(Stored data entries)
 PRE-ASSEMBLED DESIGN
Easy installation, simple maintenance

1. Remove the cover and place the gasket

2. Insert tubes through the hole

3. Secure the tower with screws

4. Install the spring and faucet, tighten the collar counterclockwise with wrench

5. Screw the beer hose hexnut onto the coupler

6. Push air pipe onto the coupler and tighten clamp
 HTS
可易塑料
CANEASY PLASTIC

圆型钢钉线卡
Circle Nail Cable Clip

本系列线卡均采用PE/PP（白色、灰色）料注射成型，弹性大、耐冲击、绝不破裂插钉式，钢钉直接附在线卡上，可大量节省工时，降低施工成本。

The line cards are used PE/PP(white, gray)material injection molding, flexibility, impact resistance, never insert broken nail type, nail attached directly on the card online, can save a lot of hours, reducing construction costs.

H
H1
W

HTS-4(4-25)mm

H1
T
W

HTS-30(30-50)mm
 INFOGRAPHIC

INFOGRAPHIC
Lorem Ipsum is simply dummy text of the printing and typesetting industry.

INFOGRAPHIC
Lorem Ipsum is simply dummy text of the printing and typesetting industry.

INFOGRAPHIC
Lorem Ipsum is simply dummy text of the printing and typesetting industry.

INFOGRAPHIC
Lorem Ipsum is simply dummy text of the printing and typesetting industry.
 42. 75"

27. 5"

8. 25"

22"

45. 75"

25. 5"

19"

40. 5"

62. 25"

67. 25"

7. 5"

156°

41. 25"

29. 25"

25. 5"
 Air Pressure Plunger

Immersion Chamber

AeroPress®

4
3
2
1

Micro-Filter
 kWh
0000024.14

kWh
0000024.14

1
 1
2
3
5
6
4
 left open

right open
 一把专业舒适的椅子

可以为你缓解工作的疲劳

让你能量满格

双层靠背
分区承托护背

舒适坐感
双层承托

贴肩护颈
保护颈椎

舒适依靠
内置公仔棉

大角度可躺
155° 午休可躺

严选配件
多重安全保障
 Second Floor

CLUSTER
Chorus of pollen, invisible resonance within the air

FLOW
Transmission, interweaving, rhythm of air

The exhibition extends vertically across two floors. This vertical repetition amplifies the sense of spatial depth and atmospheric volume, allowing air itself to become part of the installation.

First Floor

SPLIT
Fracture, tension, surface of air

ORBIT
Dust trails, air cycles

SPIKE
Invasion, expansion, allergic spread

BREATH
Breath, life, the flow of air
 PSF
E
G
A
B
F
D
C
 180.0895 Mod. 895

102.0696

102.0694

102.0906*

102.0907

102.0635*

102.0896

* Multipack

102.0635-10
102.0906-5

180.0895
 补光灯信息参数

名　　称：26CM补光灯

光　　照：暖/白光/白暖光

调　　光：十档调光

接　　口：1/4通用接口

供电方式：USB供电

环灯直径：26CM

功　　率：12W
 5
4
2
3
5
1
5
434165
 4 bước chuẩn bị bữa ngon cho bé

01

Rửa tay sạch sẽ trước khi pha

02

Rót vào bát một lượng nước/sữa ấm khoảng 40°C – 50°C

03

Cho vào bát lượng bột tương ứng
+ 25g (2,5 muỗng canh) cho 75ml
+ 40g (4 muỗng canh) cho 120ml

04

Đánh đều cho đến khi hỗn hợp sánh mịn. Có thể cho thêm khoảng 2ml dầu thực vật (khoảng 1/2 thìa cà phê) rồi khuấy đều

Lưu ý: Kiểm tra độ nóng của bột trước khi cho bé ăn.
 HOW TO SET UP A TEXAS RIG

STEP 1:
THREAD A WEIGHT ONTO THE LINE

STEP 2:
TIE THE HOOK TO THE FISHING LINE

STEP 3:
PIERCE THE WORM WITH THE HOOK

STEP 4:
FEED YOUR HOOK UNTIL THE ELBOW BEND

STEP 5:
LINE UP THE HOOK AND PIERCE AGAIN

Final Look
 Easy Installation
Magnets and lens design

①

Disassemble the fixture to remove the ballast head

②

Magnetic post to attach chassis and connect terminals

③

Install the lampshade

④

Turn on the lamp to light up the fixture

PROBLEM TO WORK ON → Among the entries above, how many lines contain the string "HOOK"? Write the number alone.

REPLY TO THE TASK → 4